Au même moment apparut sur l’écran une cahute en flammes, assemblage de poteaux fendus en deux, de car­tons et de chutes d’aggloméré, rafistolé avec du papier journal et des sacs plastique. Elle était cernée par quan­tité d’autres cahutes strictement identiques, à cette dif­férence près que, pour une raison inconnue, aucune ne brûlait.

« Ça, c’est rien, dit Mme Malgas d’un air lugubre. Attends de voir la suite. Le pire est encore à venir. »

Sur quoi elle bondit de son fauteuil Gomma Gomma, attrapa l’assiette posée sur le plateau-télé de son mari, fit glisser dans la sienne deux vertèbres qui atterrirent dans une flaque de gras, racla les deux couteaux qu’elle posa ensuite ostensiblement, fit grincer les dents des fourchettes qui retenaient grains de riz et reliefs de mou­ton, jeta les serviettes froissées par-dessus ces décombres, glissa l’assiette vide sous la pleine, posa l’ensemble sur la table basse et revint s’asseoir (le tout d’un seul mouvement théâtral).

« Où est-ce qu’ils sont tous passés ? » s’étonna M. Malgas.

La cabane brûlait encore. Des rideaux déchirés de flammes jaillissaient des fenêtres, et des colonnes de fumée s’élevaient par les trous laissés dans les murs, à l’endroit où les rapiéçages s’étaient consumés. La fumée montait droit au ciel. L’image se brouilla avant de retrouver sa net­teté. Puis le toit de tôle ondulée, lesté de pierres, entraîna l’ensemble dans sa chute en une explosion silencieuse d’étincelles et de braises. Au beau milieu des planches calcinées, la caméra montra un châlit de fer, les ressorts ardents d’un matelas et une malle de fer-blanc cadenas­sée. Puis elle cadra une paire de bottes fumantes.
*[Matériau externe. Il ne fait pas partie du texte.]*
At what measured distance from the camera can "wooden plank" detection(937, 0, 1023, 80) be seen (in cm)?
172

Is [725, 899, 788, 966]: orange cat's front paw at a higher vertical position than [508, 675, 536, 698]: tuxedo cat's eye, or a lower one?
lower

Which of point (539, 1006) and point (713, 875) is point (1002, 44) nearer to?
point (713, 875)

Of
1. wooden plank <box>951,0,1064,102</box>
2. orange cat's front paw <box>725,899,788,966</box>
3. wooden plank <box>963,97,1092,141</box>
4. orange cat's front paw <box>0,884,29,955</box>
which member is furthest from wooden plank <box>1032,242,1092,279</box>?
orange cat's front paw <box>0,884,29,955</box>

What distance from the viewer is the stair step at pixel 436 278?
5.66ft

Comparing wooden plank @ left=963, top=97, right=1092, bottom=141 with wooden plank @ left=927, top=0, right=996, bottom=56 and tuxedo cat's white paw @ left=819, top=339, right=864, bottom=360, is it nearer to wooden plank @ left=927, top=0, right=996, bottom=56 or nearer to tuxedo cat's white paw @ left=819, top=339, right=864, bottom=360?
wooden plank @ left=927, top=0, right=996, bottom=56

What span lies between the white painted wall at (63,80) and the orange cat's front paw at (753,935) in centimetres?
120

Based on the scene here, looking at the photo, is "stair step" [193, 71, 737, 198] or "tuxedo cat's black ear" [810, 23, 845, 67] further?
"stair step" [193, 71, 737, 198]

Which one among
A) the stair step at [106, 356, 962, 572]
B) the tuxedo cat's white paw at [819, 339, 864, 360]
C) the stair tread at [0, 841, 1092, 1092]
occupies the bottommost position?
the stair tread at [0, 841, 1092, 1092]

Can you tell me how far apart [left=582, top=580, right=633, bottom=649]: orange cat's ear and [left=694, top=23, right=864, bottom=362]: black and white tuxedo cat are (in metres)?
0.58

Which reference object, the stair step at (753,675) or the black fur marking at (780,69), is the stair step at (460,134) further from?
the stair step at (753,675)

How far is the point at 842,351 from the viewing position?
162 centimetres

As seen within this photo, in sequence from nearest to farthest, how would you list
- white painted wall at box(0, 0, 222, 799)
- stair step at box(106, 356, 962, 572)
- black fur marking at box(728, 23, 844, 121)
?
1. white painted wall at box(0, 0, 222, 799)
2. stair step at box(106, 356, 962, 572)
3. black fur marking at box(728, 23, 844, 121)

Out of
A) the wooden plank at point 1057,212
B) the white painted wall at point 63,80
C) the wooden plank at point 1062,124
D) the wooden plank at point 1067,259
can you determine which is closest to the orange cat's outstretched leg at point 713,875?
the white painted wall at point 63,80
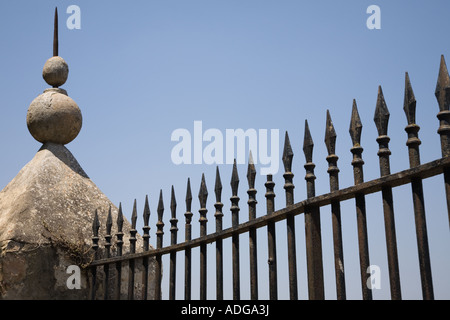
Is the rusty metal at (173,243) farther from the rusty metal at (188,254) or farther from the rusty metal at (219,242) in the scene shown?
the rusty metal at (219,242)

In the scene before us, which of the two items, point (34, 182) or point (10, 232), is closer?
point (10, 232)

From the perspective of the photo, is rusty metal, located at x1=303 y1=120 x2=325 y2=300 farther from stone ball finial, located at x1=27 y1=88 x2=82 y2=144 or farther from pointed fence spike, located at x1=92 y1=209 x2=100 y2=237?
stone ball finial, located at x1=27 y1=88 x2=82 y2=144

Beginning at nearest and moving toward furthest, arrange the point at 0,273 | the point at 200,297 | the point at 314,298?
the point at 314,298
the point at 200,297
the point at 0,273

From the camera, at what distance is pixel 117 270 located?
19.5ft

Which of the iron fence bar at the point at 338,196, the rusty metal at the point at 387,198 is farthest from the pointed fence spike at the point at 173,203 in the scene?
the rusty metal at the point at 387,198

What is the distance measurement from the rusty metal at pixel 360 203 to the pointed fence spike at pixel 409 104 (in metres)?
0.37

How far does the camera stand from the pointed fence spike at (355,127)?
148 inches

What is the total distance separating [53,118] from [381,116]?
15.5ft

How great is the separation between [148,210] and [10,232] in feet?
4.99

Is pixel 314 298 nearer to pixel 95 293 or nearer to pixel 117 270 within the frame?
pixel 117 270

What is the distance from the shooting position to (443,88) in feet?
10.9

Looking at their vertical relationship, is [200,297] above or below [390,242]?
below
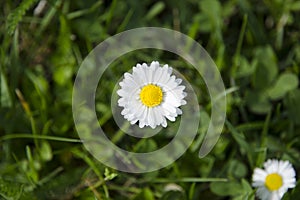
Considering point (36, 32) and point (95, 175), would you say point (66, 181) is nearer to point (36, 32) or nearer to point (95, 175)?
point (95, 175)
Mme Malgas regardait les bottes.

M. Malgas, propriétaire d’une quincaillerie, absorbé dans la contemplation d’un morceau de tôle ondulée, s’exclama :

« Ça, c’est du fer !

— Chuut ! »

Tandis qu’il essayait de ramasser du petit bois dans l’obscurité, Nieuwenhuizen trébucha à nouveau sur la fourmilière et s’étala de tout son long. Au moment où il se releva, il posa la main par hasard sur un objet dissimulé dans l’herbe. Fébrile, il l’en dégagea. C’était un vieux baril d’essence, d’une contenance d’environ vingt-cinq litres, au couvercle grossièrement découpé et au fond quelque peu déformé. Il le secoua pour en extraire un peu d’herbe et de sable, le coinça sous son bras et, du poing, tapa sur le fond pour lui redonner sa forme ini­tiale. Il le tourna vers le clair de lune. Malgré tous ses défauts, l’objet semblait riche de promesses. Nieuwenhuizen, ravi, en eut aussitôt un infime avant-goût : en rebroussant chemin vers le campement, il y transporta sa récolte dérisoire de brindilles.

Comme il serait agréable de s’asseoir sur une pierre, songea-t-il, mais il n’en trouva aucune de taille ou de forme satisfaisante ; faute de mieux, il s’assit sur le baril posé droit. Il rassembla un tas de feuilles mortes. Puis il réunit les brindilles en un fagot qu’il brisa ensuite en deux.

L’espace d’un instant, il se vit en train de briser les os de ses doigts transformés en petit bois, et il en eut la nausée. Il agita les mains pour s’assurer de leur bon fonc­tionnement. Rassuré, il ramassa métacarpes et phalanges épars pour en faire un nid, et y jeta une allumette.